でも、いい人すぎたんだね。あれは、夏の休みに熊本の実家に戻ってきたときのことだった。大学が終われば故郷(くに)に戻って、家業を継ぐことになっていた。私も久しぶりに会いに行った。いそいそと出かけたのだ。きっともうそのときのいっちょうらを着ていたと思う。残念ながらそれを見せることはなかった。
ちょうど声をかけようと、かたんと庭戸をあけて入ろうとしたら、私より先にちょうど女学校の同級生が先にずんずんと入って行って、こともあろうか、縁側から上がりこんで後ろからあの人に抱きついたんだ。
そんなところを見たら泣いて帰るしかない。え、そんな女に文句言えばよかったって。そんな時代じゃなかった。それに私はとても純情でね。もう私の恋しい人に汚された気がした。案の定、その後、押しかけ女房になってしまったんだ。
だったら私は邪魔でしょ。いやきっと、やさしいあの人だから、私をかわいそうに思うにちがいない。あの人が悲しい瞳をするのを見たくなかった。ちょうどそのとき、親戚ともいうべき仲良く家族づきあいをしていた人達のそのまた親戚の青年が年頃で、遠い離れたアルゼンチンで花嫁を探しているという縁談が来た。
家族ぐるみで付き合っていた家の関係なのだから、きっといい人に違いないと、どんなところか想像もしなかったけれども、渡りに船というのはまさにこのことで、はい、と言ってしまった。実はアルゼンチンなんて、アの字も知らないどころか、外国という以外は何も知らなかった。だけど、結婚を決めたんだ。
すぐにその家に入って花嫁修業をしたよ。ちょうど女学校を終えたばかりだったから、どんな家風だったのか、覚えるのは簡単だった。実家の味噌汁の味を覚えるのが一つの大事な仕事だった、そんな時代だった。もともと家族ぐるみの付き合いの親戚の親戚だからそんなに違うこともなかった。
ちょうど、おにいさんのお嫁さんに赤ちゃんが生まれたばかりで、私はその子をかわいがり世話をした。ときにはまるで自分の子のように、おかげで練習ができたと後で思った。幸せに包まれたその家で夫がいないのにもかかわらず、私はそのお嫁さんでその子は甥にあたった。

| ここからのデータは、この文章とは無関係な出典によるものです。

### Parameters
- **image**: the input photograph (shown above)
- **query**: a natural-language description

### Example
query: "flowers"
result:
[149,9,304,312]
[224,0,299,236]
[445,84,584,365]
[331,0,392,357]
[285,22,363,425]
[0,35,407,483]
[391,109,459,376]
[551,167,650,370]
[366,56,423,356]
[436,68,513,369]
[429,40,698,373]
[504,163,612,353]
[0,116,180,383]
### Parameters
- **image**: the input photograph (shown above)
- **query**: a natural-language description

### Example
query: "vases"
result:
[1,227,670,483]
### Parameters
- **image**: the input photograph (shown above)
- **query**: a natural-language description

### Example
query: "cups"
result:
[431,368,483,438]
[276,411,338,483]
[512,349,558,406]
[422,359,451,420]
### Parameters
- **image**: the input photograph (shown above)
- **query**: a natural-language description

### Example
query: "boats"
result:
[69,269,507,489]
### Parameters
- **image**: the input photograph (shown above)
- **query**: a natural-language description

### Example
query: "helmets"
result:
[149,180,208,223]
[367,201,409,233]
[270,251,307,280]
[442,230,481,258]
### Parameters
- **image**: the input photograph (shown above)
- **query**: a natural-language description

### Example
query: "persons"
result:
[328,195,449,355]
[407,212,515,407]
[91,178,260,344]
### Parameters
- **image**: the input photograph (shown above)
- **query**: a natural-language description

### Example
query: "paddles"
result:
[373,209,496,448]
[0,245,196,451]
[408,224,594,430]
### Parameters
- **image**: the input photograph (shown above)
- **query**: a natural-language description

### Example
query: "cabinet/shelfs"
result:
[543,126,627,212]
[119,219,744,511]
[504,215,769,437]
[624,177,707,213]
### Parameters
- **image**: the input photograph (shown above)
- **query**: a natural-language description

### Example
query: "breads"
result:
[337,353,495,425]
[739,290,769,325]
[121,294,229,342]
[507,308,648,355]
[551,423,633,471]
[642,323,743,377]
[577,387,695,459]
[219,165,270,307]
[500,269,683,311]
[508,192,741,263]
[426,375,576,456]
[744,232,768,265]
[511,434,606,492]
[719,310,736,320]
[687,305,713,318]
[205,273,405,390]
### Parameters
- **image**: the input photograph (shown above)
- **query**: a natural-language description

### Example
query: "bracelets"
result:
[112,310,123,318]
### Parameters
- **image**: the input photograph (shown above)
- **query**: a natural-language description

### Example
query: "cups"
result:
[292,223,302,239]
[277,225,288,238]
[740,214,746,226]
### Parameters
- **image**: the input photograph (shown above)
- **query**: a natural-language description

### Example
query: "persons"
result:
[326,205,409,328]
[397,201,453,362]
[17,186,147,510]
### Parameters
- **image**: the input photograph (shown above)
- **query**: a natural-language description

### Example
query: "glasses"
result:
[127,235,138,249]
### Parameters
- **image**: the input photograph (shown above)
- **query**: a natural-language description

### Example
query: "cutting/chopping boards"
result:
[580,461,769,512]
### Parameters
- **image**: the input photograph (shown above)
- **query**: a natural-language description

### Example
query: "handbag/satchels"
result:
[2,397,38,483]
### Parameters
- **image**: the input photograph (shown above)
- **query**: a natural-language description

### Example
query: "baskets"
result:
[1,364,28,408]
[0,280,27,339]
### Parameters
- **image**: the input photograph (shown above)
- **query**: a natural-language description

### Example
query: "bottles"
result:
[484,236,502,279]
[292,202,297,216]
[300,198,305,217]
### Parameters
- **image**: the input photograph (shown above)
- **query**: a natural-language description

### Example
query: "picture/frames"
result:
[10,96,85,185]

おむつをかえてよしよしと抱きかかえて背中をトントンとするとすぐ寝てくれるいい子だった。一姫二太郎がいいというけれども、そんなことはなかった。そうそう、そのうちは医者の家だったんだ。あの頃は跡取り息子が大事でね、次男にはほとんど何も残りはしない。三男なんて何をしたらいいかわからない。だから外地に出る人が特に熊本や鹿児島には比較的多かった。後に帰国し、故郷に錦を飾る人たちもいた。(つづく)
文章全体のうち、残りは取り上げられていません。